Treize Etats membres de l'Union Européenne ont décidé de partager les informations et d'instruire les plaintes au-delà des frontières afin de combattre au niveau européen l'envoi non sollicité de courriels (spam).
Les autorités anti-spam de ces Etats devront coopérer dans l'instruction des plaintes déposées partout en europe afin de repérer et de poursuivre plus facilement les spammeurs.
La commissaire responsable de la Société de l'information et des Médias, Viviane Reding, a invité tous les États membres à rejoindre cette initiative.
"Les autorités des États membres chargées de faire appliquer la loi doivent être en mesure de réagir efficacement aux spams venus d'autres pays de l'UE, même si la plupart proviennent pour l'instant de pays tiers...Parallèlement à cet accord, nous travaillons en coopération avec les pays tiers sur une base bilatérale et dans des forums internationaux comme l'OCDE et l'Union internationale des télécommunications", a-t-elle déclarée.
Cet accord a été établi par le réseau de contact des autorités antispam (CNSA), créé à l'initiative de la Commission.
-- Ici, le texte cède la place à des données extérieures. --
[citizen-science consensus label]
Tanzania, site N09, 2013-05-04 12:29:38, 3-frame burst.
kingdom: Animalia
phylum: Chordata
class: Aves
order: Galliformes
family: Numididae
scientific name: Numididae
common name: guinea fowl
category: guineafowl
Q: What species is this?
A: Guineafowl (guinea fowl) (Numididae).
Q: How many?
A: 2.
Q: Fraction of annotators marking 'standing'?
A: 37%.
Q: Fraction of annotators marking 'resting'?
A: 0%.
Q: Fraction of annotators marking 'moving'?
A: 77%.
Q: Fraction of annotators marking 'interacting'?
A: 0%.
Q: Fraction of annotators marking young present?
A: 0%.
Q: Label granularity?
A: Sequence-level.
Il a été signé par :
- l'Autriche,
- la Belgique,
- Chypre,
- la République tchèque,
- le Danemark,
- la France,
- la Grèce,
- l'Irlande,
- l'Italie,
- la Lituanie,
- Malte,
- les Pays-Bas
- l'Espagne.
Il s'appuie sur l'expérience croissante des services de lutte antispam en matière de coopération transfrontalière. Dernièrement, cette coopération a ainsi permis de poursuivre une organisation utilisant les techniques de "spamming" pour attirer les consommateurs vers des services de communication à tarifs majorés.